▶ PROMPT
Copy out each of the rows below word for word, leaving nothing out and adding nothing.
---
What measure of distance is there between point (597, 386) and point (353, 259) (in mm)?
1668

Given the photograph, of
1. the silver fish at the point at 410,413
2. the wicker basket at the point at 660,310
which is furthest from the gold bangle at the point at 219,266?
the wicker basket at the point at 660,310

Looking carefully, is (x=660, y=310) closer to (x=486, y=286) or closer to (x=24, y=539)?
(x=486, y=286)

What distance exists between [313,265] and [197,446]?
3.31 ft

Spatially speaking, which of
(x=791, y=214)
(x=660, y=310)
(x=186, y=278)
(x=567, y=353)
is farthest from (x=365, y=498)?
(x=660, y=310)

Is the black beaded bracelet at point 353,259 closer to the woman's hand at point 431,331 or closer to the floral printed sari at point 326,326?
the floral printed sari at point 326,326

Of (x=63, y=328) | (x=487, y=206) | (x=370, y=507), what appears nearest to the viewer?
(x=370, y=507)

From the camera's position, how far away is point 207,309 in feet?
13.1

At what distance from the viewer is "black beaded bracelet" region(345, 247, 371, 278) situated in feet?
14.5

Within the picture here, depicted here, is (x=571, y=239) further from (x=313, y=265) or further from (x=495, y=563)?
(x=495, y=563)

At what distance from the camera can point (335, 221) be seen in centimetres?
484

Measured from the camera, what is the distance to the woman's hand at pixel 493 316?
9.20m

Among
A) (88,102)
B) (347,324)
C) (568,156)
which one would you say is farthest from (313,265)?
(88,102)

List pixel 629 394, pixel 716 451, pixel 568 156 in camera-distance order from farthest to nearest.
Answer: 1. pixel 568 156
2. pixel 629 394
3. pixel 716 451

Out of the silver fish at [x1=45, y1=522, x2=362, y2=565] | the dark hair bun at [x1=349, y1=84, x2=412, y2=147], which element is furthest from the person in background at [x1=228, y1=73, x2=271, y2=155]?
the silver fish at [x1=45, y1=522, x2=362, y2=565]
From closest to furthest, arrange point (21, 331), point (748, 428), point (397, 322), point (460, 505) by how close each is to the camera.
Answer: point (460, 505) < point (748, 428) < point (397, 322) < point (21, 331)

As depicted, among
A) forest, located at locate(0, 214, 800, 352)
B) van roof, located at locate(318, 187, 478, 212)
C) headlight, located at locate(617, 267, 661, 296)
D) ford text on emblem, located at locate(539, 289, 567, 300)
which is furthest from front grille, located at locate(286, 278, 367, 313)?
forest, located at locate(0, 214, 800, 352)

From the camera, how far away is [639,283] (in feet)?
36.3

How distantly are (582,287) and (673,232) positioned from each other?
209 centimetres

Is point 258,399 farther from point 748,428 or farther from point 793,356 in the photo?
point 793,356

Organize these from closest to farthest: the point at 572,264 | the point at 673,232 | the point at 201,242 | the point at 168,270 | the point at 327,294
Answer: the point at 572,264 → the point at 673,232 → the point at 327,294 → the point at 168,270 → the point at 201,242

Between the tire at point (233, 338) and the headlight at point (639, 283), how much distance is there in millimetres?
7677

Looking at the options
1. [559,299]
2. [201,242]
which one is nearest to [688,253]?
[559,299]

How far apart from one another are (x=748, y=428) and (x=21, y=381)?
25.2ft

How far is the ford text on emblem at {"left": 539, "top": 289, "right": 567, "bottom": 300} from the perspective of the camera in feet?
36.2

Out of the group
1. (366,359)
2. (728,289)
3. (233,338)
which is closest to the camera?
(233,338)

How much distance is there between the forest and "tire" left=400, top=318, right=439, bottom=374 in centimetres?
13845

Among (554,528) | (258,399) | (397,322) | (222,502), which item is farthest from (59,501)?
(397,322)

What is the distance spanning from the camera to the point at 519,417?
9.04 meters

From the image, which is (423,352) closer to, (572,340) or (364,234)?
---
▶ WRITTEN SOLUTION
What measure of distance is there between point (597, 386) and point (353, 259) (in mm)?
1668

Given the photograph, of
1. the silver fish at the point at 410,413
2. the wicker basket at the point at 660,310
which is furthest from the gold bangle at the point at 219,266?
the wicker basket at the point at 660,310

Looking carefully, is (x=660, y=310) closer to (x=486, y=286) or closer to (x=24, y=539)?
(x=486, y=286)

What distance exists between [313,265] and [197,446]?
3.31 ft

Spatially speaking, which of
(x=791, y=214)
(x=660, y=310)
(x=186, y=278)
(x=567, y=353)
is farthest from (x=365, y=498)?
(x=660, y=310)

Is the black beaded bracelet at point 353,259 closer to the woman's hand at point 431,331 or closer to the floral printed sari at point 326,326?
the floral printed sari at point 326,326

Of (x=63, y=328) | (x=487, y=206) | (x=370, y=507), what appears nearest to the viewer?
(x=370, y=507)

From the camera's position, how far away is point 207,309 in feet?
13.1

At what distance from the viewer is "black beaded bracelet" region(345, 247, 371, 278) situated in feet?
14.5

Within the picture here, depicted here, is (x=571, y=239) further from (x=313, y=265) or further from (x=495, y=563)?
(x=495, y=563)

At what distance from the camera can point (335, 221) be seen in centimetres?
484

Measured from the camera, what is the distance to the woman's hand at pixel 493 316?
9.20m

Among
A) (88,102)
B) (347,324)
C) (568,156)
which one would you say is farthest from (313,265)?
(88,102)

List pixel 629 394, pixel 716 451, pixel 568 156 in camera-distance order from farthest to nearest.
Answer: 1. pixel 568 156
2. pixel 629 394
3. pixel 716 451

Out of the silver fish at [x1=45, y1=522, x2=362, y2=565] | the dark hair bun at [x1=349, y1=84, x2=412, y2=147], which element is furthest from the person in background at [x1=228, y1=73, x2=271, y2=155]?
the silver fish at [x1=45, y1=522, x2=362, y2=565]
From closest to furthest, arrange point (21, 331), point (748, 428), point (397, 322), point (460, 505) by how close each is to the camera.
Answer: point (460, 505) < point (748, 428) < point (397, 322) < point (21, 331)

As depicted, among
A) forest, located at locate(0, 214, 800, 352)
B) van roof, located at locate(318, 187, 478, 212)
C) headlight, located at locate(617, 267, 661, 296)
D) ford text on emblem, located at locate(539, 289, 567, 300)
which is furthest from front grille, located at locate(286, 278, 367, 313)?
forest, located at locate(0, 214, 800, 352)

From the camera, how far away is [639,283] (in feet)?
36.3

How distantly are (582,287) and (673,232) positioned from each other?
209 centimetres

Is point 258,399 farther from point 748,428 or farther from point 793,356 in the photo?
point 793,356

Organize these from closest to farthest: the point at 572,264 | the point at 673,232 | the point at 201,242 | the point at 168,270 | the point at 327,294
Answer: the point at 572,264 → the point at 673,232 → the point at 327,294 → the point at 168,270 → the point at 201,242

Between the tire at point (233, 338) and the headlight at point (639, 283), how much distance is there in millimetres?
7677

Looking at the options
1. [559,299]
2. [201,242]
which one is nearest to [688,253]?
[559,299]

How far apart from one another are (x=748, y=428) and (x=21, y=381)?
25.2ft

How far is the ford text on emblem at {"left": 539, "top": 289, "right": 567, "bottom": 300} from the perspective of the camera in feet?
36.2

Out of the group
1. (366,359)
2. (728,289)
3. (233,338)
which is closest to the camera?
(233,338)

How much distance is there between the forest and "tire" left=400, top=318, right=439, bottom=374 in centimetres?
13845

Among (554,528) | (258,399) | (397,322) | (222,502), which item is farthest from (59,501)?
(397,322)

What is the distance spanning from the camera to the point at 519,417?
9.04 meters

From the image, which is (423,352) closer to, (572,340) or (364,234)?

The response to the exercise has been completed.